Parmi les objets de récupération on trouvera de vieux mannequins plantés derrière des bars factices, des vélos déglingués accrochés aux murs, des miroirs troubles chargés de perles, une baignoire (culte) transformée en fauteuil, des guirlandes assorties de couronnes colorées, des reliques vintages de toutes sortes : vinyles, radiocassettes, affiches. Que sais-je encore…
La clientèle des Ruin bars est aussi cosmopolite que bigarrée. Des naufragés, des badauds, des curieux, des bohèmes, des BCBG, des étudiants en nombre.
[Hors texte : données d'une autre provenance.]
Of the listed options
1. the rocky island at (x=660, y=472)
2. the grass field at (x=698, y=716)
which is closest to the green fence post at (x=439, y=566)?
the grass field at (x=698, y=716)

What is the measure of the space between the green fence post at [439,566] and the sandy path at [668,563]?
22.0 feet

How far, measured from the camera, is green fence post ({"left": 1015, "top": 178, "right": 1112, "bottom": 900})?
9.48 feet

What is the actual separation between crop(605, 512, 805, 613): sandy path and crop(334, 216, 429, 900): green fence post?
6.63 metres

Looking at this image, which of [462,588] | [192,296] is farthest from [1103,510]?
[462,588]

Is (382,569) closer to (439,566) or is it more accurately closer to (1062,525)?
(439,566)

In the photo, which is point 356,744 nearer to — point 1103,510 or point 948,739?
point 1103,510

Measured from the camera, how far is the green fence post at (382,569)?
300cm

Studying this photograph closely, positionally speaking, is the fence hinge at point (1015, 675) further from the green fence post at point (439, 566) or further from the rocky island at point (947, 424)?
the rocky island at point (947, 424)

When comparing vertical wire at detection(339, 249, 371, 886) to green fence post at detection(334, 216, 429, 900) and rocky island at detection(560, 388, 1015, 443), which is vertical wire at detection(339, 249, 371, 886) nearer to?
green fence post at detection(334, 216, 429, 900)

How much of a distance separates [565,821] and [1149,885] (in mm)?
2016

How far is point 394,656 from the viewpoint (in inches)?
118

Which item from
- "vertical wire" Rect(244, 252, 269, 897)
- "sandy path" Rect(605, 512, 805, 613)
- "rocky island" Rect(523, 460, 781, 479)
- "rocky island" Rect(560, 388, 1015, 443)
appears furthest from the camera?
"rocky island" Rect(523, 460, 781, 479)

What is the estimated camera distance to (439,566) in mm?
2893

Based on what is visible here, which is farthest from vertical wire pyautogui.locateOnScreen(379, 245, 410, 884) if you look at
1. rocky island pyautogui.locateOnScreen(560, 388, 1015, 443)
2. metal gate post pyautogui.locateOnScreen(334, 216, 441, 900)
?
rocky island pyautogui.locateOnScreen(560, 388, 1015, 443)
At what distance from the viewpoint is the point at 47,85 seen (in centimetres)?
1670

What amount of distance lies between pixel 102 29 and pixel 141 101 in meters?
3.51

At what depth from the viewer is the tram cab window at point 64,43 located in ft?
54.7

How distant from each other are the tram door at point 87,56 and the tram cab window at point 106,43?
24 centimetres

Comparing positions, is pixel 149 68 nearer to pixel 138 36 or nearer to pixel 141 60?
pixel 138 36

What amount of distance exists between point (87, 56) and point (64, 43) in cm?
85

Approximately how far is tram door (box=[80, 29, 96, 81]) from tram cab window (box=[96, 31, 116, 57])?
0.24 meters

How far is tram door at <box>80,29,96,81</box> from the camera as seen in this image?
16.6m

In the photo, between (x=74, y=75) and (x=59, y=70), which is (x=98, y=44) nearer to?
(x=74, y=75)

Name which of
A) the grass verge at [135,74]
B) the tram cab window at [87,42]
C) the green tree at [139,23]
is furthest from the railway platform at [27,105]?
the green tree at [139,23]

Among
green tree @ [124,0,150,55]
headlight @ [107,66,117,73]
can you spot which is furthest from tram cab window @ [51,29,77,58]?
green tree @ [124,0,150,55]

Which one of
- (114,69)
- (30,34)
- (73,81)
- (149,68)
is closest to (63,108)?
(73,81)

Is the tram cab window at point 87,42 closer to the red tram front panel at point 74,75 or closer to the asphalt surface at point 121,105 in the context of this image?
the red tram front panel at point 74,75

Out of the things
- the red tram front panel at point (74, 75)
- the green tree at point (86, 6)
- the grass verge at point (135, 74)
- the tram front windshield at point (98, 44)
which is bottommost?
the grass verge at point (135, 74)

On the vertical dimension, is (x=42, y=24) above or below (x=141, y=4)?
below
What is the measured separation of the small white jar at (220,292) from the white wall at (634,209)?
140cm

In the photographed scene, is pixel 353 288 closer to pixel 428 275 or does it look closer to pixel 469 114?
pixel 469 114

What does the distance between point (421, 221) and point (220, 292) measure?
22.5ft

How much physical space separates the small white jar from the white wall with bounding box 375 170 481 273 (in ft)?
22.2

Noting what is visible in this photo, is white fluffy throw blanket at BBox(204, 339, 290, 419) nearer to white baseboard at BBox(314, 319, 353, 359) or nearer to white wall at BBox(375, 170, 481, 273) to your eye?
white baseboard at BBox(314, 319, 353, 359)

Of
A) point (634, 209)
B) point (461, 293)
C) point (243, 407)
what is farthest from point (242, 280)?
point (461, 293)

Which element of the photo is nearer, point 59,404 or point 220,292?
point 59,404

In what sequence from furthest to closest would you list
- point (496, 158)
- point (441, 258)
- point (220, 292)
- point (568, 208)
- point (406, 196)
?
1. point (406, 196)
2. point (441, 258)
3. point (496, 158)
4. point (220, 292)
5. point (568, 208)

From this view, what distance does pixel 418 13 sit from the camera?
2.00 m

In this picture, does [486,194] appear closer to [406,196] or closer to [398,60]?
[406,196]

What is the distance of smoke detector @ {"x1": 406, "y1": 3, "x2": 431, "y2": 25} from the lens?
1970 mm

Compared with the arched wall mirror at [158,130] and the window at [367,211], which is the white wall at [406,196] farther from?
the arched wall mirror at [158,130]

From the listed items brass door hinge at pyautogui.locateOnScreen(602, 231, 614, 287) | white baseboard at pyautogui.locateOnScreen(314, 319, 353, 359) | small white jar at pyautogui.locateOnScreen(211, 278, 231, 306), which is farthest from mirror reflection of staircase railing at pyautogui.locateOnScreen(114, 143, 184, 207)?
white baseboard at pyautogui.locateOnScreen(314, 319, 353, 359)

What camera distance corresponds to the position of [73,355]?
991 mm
Une faune de jeunes, de moins jeunes, de franchement vieux, tous venus des 4 coins du globe assouvir leur fantasme d’un monde alternatif et étancher leur soif sur fond de brouhaha polyglotte ou domine l’anglais – sur lit de hongrois naturellement, mais d’espagnol aussi, d’italien ou de français parfois… On s’enivre, on médite, on se recroqueville, on rit, on se jauge on s’aime ou s’affronte en joute oratoire sur le fil d’heures livrées à elles-mêmes – Tapissés de rêves et de l’esprit informulé de déviances en devenir…
Parmi les établissements du genre ou relèvera l’
Instant, ses dédales à n’en plus finir et sa cour piste de danse ; ou encore le
Kuplung avec sa salle de concert ou transpirent les humeurs hongroises… Il s’en trouve pour tous les goûts. Mais s’il fallait, faute de temps, n’hanter qu’un seul
Ruin bar, alors rendez-vous au plus fameux d’entre eux, le premier à avoir vu le jour en 2002, je veux dire le
Szimpla Kert. Et si une seule virée ne suffit pas à étancher votre soif d’étrangeté enchantée, retournez y. Si cela ne changera rien au fait que «
le monde n’est pas là pour nous faire plaisir », au moins cela enfoncera un coin dans la monotonie des choses comme elles vont.
[1] Salle pas très loin de l’entrée du Szimpla Kert.
[2] De mémoire dans la salle de concert du Kunplung.